Dans le cadre de l'accord MARCo, Telefónica est tenue de louer ses infrastructures à d'autres opérateurs pour le déploiement de leurs réseaux. Mais que se passe-t-il si l'utilisation de ces infrastructures est impossible ou si leur accès est tout simplement impossible ? C'est là qu'intervient la fibre noire, qui offre une solution pour développer des connexions par fibre optique pour d'autres opérateurs.

À qui appartient la fibre noire ? Un marché concentré.
Selon les dernières données publiées par la CNMC, fin 2020, notre pays comptait près de deux millions de kilomètres de câbles en fibre noire, répartis comme suit par entreprise :

Comme le montre l'image, REE est le principal propriétaire de cette technologie en Espagne (via sa filiale Reintel, qui gère notamment les kilomètres de fibre optique déployés entre le réseau de transport d'électricité et le réseau ferroviaire). En deuxième position figure Lyntia, opérateur neutre devenu le deuxième acteur du marché en 2019 après l'acquisition des droits d'exploitation d'Iberdrola, une opération examinée par la CNMC (Commission nationale des marchés et de la concurrence). Le marché de la fibre noire en Espagne est très concentré (les deux principaux opérateurs, Reintel et Lyntia, contrôlent plus de 90 % du marché) et les barrières à l'entrée sont importantes ; c'est pourquoi l'acquisition a été autorisée sous réserve des engagements pris par Lyntia.

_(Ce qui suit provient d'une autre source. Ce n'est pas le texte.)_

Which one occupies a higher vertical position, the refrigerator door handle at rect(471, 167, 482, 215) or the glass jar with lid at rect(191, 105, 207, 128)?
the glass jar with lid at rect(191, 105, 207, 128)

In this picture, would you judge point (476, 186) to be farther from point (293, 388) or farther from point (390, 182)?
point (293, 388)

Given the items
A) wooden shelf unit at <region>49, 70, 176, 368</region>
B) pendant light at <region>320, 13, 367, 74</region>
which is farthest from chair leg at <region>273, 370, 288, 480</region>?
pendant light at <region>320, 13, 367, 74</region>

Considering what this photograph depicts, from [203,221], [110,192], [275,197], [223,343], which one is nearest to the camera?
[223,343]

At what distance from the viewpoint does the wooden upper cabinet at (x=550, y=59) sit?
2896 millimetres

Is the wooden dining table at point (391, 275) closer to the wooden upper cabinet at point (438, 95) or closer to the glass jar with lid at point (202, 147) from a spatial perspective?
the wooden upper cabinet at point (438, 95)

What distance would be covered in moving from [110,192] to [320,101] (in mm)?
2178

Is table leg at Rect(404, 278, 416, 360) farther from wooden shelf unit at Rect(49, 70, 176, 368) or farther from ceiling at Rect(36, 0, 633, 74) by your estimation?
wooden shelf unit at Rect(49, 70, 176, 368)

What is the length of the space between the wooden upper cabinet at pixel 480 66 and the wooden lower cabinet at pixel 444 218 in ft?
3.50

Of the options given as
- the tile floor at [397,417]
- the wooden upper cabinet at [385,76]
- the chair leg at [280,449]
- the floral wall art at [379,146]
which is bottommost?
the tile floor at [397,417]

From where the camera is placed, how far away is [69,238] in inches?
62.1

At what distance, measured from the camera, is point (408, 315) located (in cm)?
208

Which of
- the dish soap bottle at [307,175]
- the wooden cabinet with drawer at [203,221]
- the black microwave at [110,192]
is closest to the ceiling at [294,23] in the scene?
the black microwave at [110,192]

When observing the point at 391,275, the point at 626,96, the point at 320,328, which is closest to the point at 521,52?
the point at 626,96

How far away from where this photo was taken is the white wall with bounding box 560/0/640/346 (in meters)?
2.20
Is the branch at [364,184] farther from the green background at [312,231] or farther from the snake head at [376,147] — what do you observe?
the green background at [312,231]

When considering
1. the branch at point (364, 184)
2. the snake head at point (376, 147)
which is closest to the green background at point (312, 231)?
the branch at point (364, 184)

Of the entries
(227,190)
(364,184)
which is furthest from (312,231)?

Qui utilise la fibre noire ?
Si l’on parle de « locataires », la fibre noire est particulièrement pratique pour les administrations et les entreprises (pour interconnecter leurs sièges sociaux et leurs équipements avec une capacité élevée de transfert et de stockage de données) et, bien sûr, pour les opérateurs de télécommunications qui l’utilisent pour couvrir les sections de leur réseau qu’ils ne couvrent pas avec leur propre déploiement.

Litige relatif à la distribution de signaux par fibre noire
: Concernant la fibre noire, l’Audience nationale a rejeté le recours de Telefónica contre la résolution de juillet 2019 de la CNMC (CFT/DTSA/052/18) relative à un litige avec Orange concernant une demande de services de distribution de signaux par fibre noire (EdS). (Il existe plusieurs types d’EdS, dont la fibre noire.) Dans cette affaire, Telefónica était tenue de fournir à Orange le service de distribution de signaux par fibre noire, conformément à la décision de la CNMC. Ce service de distribution de signaux en gros est essentiel pour les opérateurs alternatifs, car il leur permet d’acheminer le trafic depuis le central de Telefónica, où se situe l’accès au service en gros, vers leur propre réseau.

Consultez l’arrêt de l’Audience nationale (Chambre administrative, Section 8) du 1er mars 2022 (PO 8/1821/2019).
En pratique, le service de transmission de signaux par fibre noire est un service relativement marginal, et la CNMC n’a eu à trancher que quelques litiges dans ce domaine ces dernières années.
L’accès aux infrastructures physiques pour le déploiement de réseaux de communications électroniques à haut débit a généré un volume de travail plus important pour la Commission ; c’est pourquoi nous avons récemment approuvé une communication de la CNMC établissant des lignes directrices pour le règlement des litiges relatifs à l’accès aux infrastructures physiques. Vous pouvez la consulter ici : Les dix lignes directrices pour l’accès aux infrastructures physiques.